In our series, symptoms related to congenital anomalies occurred most commonly in childhood, but many patients did not show symptoms until adulthood. There were six adult patients (range 24–48 years old), and some of them did not show an annoying symptom previously. Why do patients develop signs and symptoms in adulthood when the origin of these tethering lesions is often similar to those noted in the younger age groups? It is known that less common tethering lesions in the adult includes SCMs and a dermal sinus. SCMs were initially regarded as a pediatric trouble, but in many patients, the diagnosis is not established until symptoms manifest in adulthood. In our study, seven patients were above 16 years old and range of age was 16–48; median value was 30 years. Pang and Wilberger reported that patients with less severe traction remain asymptomatic in childhood and present with neurological dysfunction later in life. They described two categories: (1) children that were healthy in childhood with symptoms developing later in life and (2) those with stable deficits and previous diagnoses that were well until the onset of new or progressive deficits in adulthood [13, 15]. Yamada et al. identified several factors contributing to the onset of symptoms over time in patients with less severe traction, including (1) increasing fibrosis of the filum leading to progressive loss of viscoelasticity, which results in progressively increased traction in the lumbosacral cord; (2) a growth spurt that could cause a rapid increase in spinal cord tension; (3) an increase in physical activity (sports, exercise); and (4) development of spinal stenosis that can restrict movement and may accentuate tension [24, 25].
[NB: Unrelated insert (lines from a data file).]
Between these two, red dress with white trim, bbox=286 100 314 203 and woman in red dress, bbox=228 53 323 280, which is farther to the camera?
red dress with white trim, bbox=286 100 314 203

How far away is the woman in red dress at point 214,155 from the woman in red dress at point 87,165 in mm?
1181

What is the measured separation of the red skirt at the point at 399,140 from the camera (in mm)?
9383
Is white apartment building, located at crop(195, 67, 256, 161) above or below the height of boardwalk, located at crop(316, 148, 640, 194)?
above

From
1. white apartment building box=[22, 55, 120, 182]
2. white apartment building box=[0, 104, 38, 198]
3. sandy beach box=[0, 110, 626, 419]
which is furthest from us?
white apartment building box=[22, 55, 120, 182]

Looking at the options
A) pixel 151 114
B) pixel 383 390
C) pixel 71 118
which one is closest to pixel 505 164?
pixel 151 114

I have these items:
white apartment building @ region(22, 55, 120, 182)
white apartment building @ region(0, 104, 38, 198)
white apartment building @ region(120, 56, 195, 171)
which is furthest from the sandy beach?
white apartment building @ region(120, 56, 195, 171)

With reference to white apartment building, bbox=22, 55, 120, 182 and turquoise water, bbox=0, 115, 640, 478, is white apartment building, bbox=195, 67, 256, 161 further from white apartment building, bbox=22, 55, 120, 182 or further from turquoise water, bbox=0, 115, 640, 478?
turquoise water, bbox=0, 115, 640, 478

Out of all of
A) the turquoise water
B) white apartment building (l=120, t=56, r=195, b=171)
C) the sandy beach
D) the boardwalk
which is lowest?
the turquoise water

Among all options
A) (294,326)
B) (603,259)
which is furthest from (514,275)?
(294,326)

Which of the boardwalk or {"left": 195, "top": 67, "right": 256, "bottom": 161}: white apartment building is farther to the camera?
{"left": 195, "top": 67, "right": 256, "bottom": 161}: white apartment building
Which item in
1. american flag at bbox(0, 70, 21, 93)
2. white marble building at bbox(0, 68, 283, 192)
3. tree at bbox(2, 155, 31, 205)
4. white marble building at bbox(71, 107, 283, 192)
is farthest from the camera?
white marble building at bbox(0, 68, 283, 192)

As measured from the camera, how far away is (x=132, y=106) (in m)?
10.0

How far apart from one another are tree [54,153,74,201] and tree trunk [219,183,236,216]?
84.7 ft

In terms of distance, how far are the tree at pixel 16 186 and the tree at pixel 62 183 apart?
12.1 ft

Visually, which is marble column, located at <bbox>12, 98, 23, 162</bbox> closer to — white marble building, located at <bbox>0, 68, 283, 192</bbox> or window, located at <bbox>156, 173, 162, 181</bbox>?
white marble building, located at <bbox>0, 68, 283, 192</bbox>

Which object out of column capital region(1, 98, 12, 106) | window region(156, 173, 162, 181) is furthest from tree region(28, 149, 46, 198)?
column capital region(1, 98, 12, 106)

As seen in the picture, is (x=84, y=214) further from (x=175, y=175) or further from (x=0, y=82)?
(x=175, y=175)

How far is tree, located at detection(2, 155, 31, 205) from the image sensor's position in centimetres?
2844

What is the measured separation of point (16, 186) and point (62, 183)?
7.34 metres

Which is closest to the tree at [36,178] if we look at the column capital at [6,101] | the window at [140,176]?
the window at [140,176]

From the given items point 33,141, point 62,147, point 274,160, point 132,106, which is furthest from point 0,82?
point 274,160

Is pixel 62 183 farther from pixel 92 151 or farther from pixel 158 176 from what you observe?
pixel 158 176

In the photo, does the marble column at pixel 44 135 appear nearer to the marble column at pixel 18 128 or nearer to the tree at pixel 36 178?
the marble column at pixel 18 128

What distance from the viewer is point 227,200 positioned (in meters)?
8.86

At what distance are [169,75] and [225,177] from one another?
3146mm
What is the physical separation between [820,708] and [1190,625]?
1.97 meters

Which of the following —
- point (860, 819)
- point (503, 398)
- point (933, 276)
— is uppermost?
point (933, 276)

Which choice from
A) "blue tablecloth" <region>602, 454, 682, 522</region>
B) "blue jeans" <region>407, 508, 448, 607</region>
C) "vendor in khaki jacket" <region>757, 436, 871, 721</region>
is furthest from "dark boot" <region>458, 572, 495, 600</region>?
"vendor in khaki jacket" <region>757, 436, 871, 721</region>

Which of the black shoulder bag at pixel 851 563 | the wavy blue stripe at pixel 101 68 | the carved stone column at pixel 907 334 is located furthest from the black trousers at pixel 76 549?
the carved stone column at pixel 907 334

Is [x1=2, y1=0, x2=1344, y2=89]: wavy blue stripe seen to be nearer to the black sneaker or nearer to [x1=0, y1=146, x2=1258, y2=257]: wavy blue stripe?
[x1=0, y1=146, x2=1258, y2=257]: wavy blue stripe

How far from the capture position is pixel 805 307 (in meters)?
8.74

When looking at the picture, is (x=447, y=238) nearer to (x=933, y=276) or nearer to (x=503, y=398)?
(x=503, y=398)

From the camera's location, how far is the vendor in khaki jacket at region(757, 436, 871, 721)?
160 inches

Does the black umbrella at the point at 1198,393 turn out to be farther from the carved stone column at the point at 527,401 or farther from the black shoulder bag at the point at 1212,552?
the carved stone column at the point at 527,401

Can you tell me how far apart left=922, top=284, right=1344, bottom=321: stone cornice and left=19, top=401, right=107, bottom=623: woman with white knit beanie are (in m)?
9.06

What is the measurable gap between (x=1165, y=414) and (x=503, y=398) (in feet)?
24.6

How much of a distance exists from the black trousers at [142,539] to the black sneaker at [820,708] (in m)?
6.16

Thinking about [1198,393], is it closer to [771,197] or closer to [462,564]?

The bulk of the filum terminale is made of connective tissue layers, consists mainly of collagen fibers, and, to a less extent, elastin and elaunin fibers. These fibers are organized as longitudinal bundles and are lined by transverse, delicate fibers [17]. Elastic tissue fibers are shown with Verhoff’s Van Gieson staining. This stain is useful in demonstrating the presence of elastic tissue. Elastin has a strong affinity for this stain, and elastic fibers and cell nuclei are stained black, collagen fibers are stained red, and other tissue elements including cytoplasm are stained yellow. We did not obtain positive Verhoeff elastic fibers staining (Figs. 5 and 6) in both normal appearance of fila terminalia and the others. On the other hand, compared with the control group (group C), in all histological sections had increased hyalization and disappeared of elastic fibers. These histological results may explain the stretching of normal level conus medullaris with filum terminale consisting of less elastic and dense collagen fibers with hyalinization caused by simply loss of elasticity and also with normal appearance of filum terminale on MRI.

Conclusion and suggestions

Split cord malformations are rare congenital anomalies that may include different associated developmental abnormalities that most likely predispose spinal cord to tethering. Our results showed that all fila of SCM patients had loss of elastic fibers and increased of hyalinization, which means loss of elasticity of filum terminale even though MRI did not show abnormality of filum terminale.

Progressively increased traction in the lumbosacral cord may cause irreversible neurological deteriorations or orthopedic deformity. Less severe traction may remain asymptomatic in childhood and present with neurological dysfunction later in life. For this reason, surgical procedure of SCM patients including releasing of filum terminale seems more beneficial for the patients and be better for long term.